**Task directions:**
Format the lines below as a Markdown table with columns "No." and "Line", starting at the line containing "Which one of" and ending at the last line, both included. Leave out blank lines.

**Extracted data:**
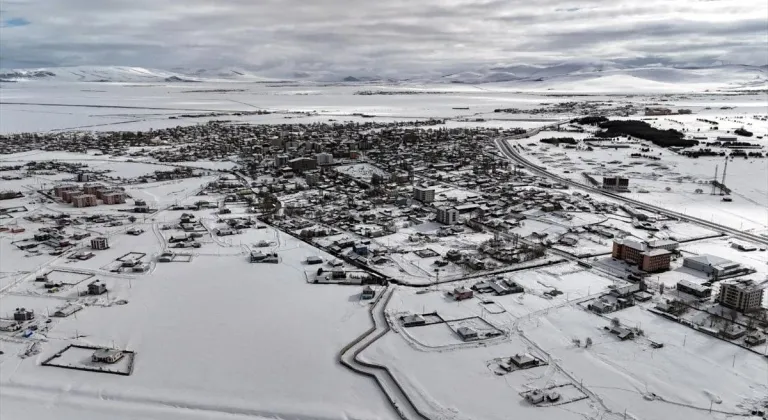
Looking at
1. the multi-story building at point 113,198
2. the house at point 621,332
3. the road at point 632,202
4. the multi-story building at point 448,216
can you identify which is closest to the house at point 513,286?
the house at point 621,332

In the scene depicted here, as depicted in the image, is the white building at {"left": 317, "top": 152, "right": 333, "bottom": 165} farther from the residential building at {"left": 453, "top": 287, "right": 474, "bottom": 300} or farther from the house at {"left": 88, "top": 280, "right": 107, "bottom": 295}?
the residential building at {"left": 453, "top": 287, "right": 474, "bottom": 300}

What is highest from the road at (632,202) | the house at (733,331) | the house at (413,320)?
the road at (632,202)

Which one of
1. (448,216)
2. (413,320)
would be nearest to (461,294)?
(413,320)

**Solution below:**
| No. | Line |
|---|---|
| 1 | Which one of |
| 2 | 1. (448,216) |
| 3 | 2. (413,320) |
| 4 | would be nearest to (461,294)? |
| 5 | (413,320) |